Late summer, and here in New England the hot, dry days are likely to be punctuated with sudden thunderstorms that drop lots of water in a short amount of time, rather than with long, soaking rains. When a thunderstorm unleashes a torrent of rain, all that water landing on impervious surfaces like roofs, driveways, and walkways often runs off into the nearest storm drain and from there eventually to local waterways, or it goes directly into nearby streams, rivers, and lakes. Even when the rain lands on lawns, gardens, or other vegetated surfaces, so much comes down so quickly in a thunderstorm that much of the needed water runs off rather than soaking into the ground.
The problem with runoff is that it can pick up and carry all sorts of pollutants as it makes its way into the watershed, from nutrients like nitrogen and phosphorous that fuel algal blooms to pesticides, herbicides, oil, grease, heavy metals, and harmful bacteria. Equally important, water that runs off is water that is not available in the soil for thirsty plants to take up.
Which brings me to the topic of rain gardens. These are gardens shaped like shallow bowls that are designed to capture storm water and hold it until the ground can absorb it. By capturing a sudden deluge of water before it becomes runoff and letting it soak into the ground, a properly designed rain garden helps protect the environment and recharges the groundwater. It can also be an attractive addition to your landscape and, an added bonus, many of the plants that are suited to a rain garden are natives that attract beneficial and pollinating insects, butterflies, and birds. It’s win win all round!
Locate your rain garden where downspouts or swales can direct water from roofs, driveways, and other impervious surfaces, but place it at least 10 feet away from the foundation of your house, at least 30-50 feet away from septic tanks, leach fields, and drinking water wells, and away from any other underground utilities. When siting your garden, it’s also important to remember what a rain garden is not. It’s not a bog or a swamp; it’s a temporary water holding basin. So it doesn’t belong in a spot that is naturally wet or where water stands for long periods after a rain. A low spot that is fairly flat with soil that allows any standing water to drain within a day or two after a storm is best. To check if the soil drains fast enough, dig a test hole about 10 inches deep and fill it with water. If the water drains away within 48 hours, you’re good to go.

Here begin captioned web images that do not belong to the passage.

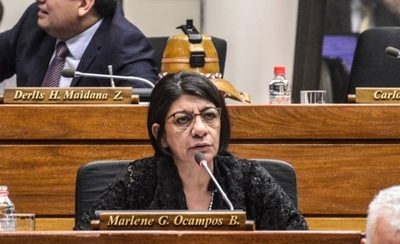"""HOY / Diputada defiende a colega agredida: """"Reivindico a las feas y a las morenas"""""""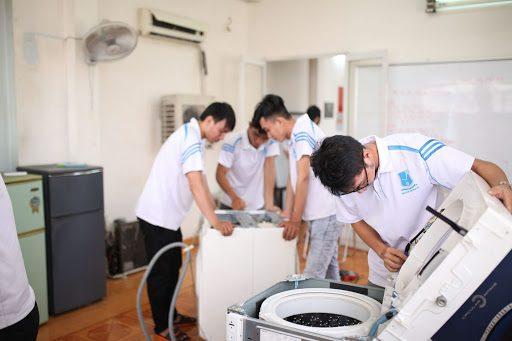 Nhu cầu sửa chữa thiết bị gia đình là không thể thiếu. Ngành kinh doanh này được dự đoán sé phát triển mạnh tại các khu vực nông thôn.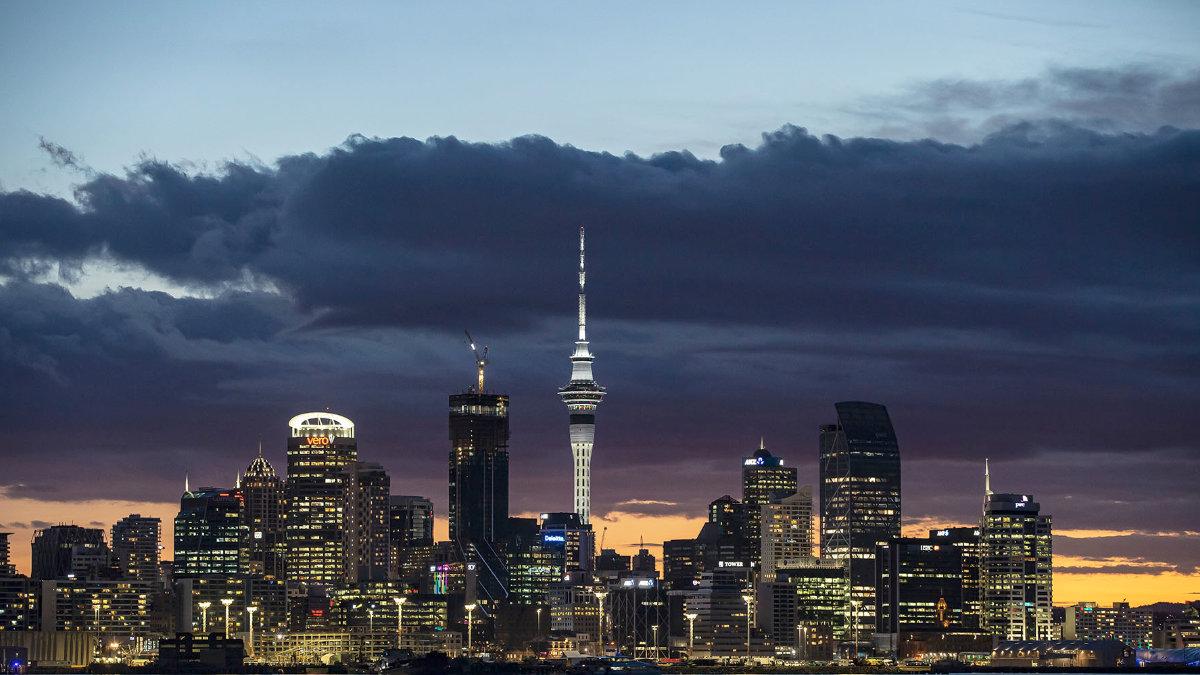 ANOLIS beleuchtet den Sky Tower in Auckland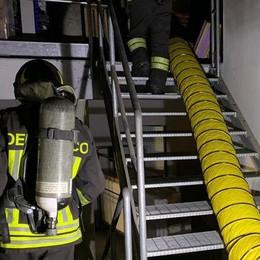 Fumo dal mobilificio, scatta l'allarme: a Salerano arrivano i vigili del fuoco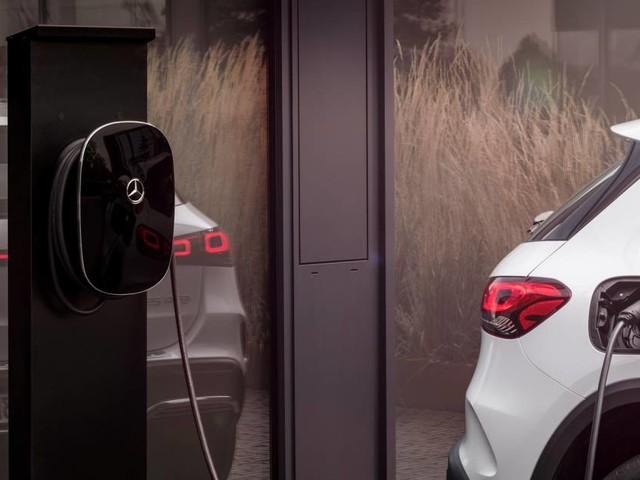Auto elettriche - Ecco quanto costano wallbox e colonnine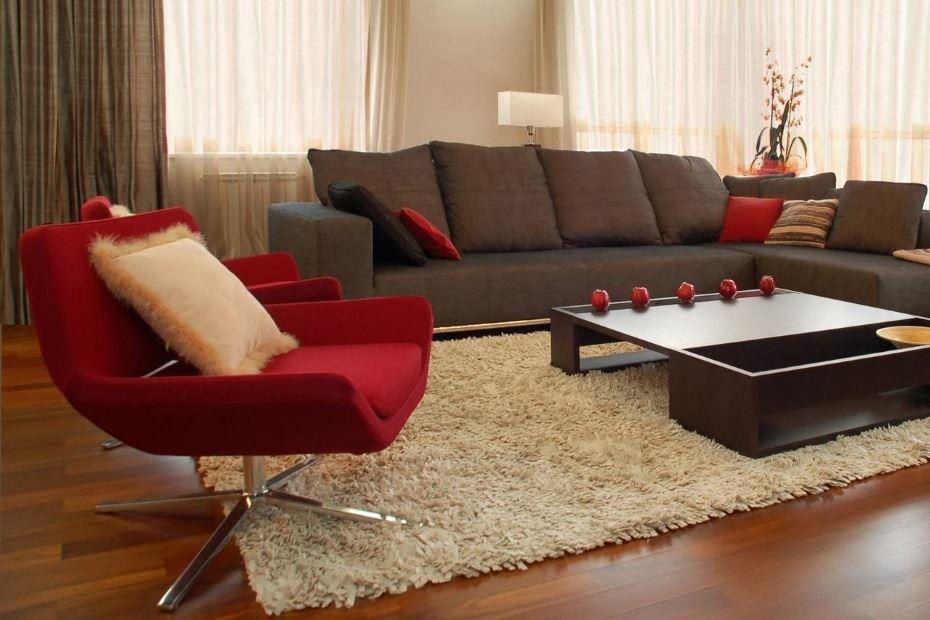 Угловой диван под окном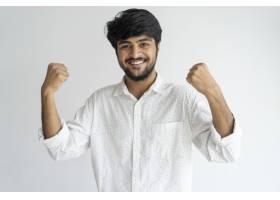 欢快有权势的印度男经理挥舞着拳头看着_2788475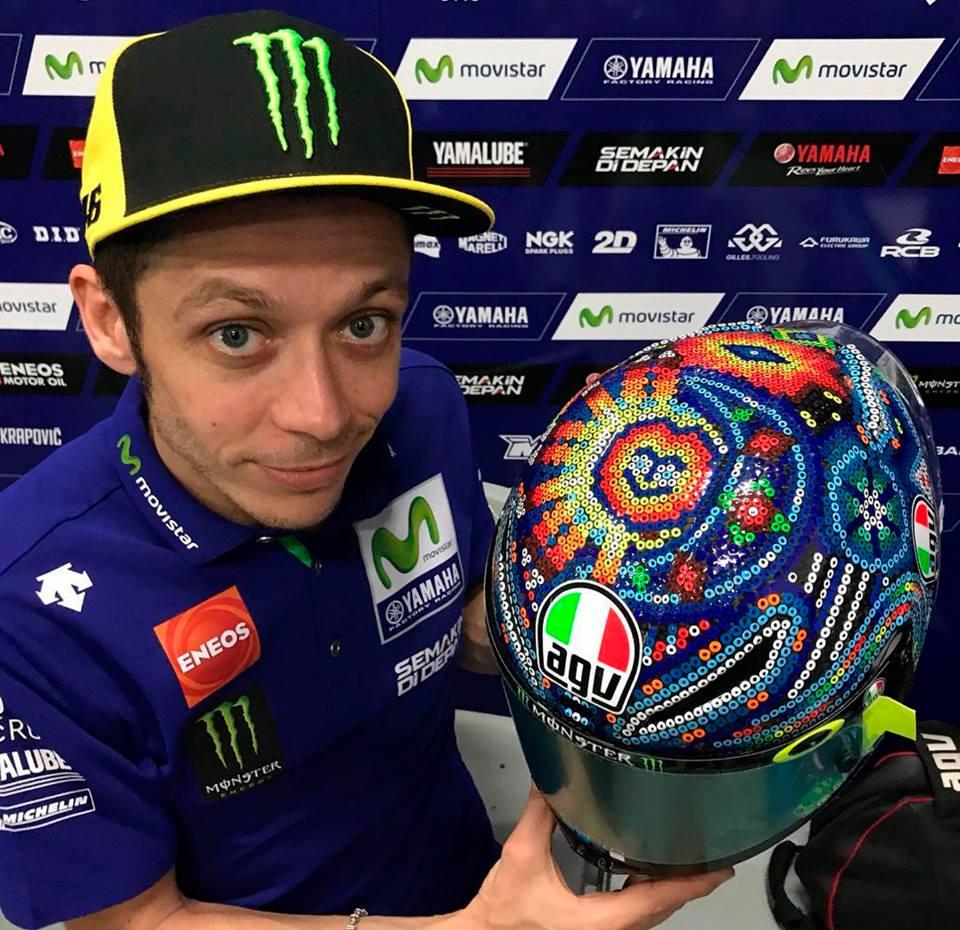 El arte huichol conquista a Valentino Rossi
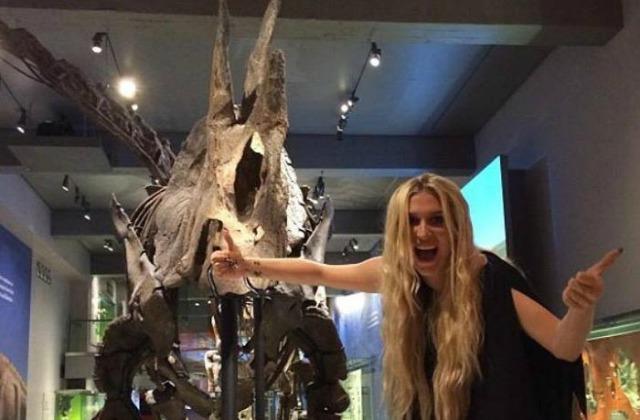 0120-kesha-natural-history-museum-instagram-3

A common concern is that a rain garden will become a ″mosquito garden″ as well. But because it’s is filled with water for only brief periods of time, you don’t need to worry about a rain garden adding to the local skeeter population.
Similarly, the plants that are appropriate for a rain garden are not wetland plants that need constantly wet soil. Instead, choose plants that can tolerate both temporarily saturated and drier soil. Both herbaceous and woody plants can be appropriate choices. Specific plant choices will depend on your climate, the size of your garden, and your site’s exposure. Fortunately, there are many online resources with information on designing, planting, and maintaining rain gardens in various regions of the country. Or contact your local Extension Service or Master Gardeners program for advice.
How big should you make your rain garden? Ideally it should be about 20-30 percent of the size of the area draining into it; for example, a 300 sq. ft. garden to hold the runoff from a 1000 sq. ft. roof. The deeper the garden and the more freely draining the soil, the greater the volume of water a given area will be able to accommodate.
I recently installed a rain garden to intercept storm water as it comes off the roof of my house before it sheets across the paved driveway and down the street to the storm sewer. Drainage in my sandy soil is good, so I excavated the area about 6 inches deep; then leveled out the interior and add compost to the soil. I selected both woody and herbaceous plants to provide a changing display of seasonal interest. Most of the plants are natives (or cultivars of natives) of areas of the eastern U.S. and all will weather periods of saturated soil as well as drier conditions. Goatsbeard (Aruncus dioicus ‘Kneiffii’) begins the floral show in June with arching sprays of ivory-white flowers. Later, spires of fragrant white flowers adorn dwarf summersweet (Clethra alnifolia ‘Hummingbird’) from midsummer on, attracting butterflies and bees, while purple coneflower (Echinacea purpurea) and turtlehead (Chelone lyonii) add bright notes of color in mid to late summer. Variegated dogwood (Cornus alba ‘Elegantissima’) provides year-round interest with its green and white variegated leaves in summer, red stems in winter, and white berries that attract birds. Inkberry (Ilex glabra ‘Shamrock’) with its narrow, glossy evergreen leaves provides a nice textural contrast to the lady ferns (Athyrium felix-femina) that fill in the shadier side of the garden. This new garden is now a lovely spot that will help the environment, wildlife, and the water table — and add beauty and color to my front yard.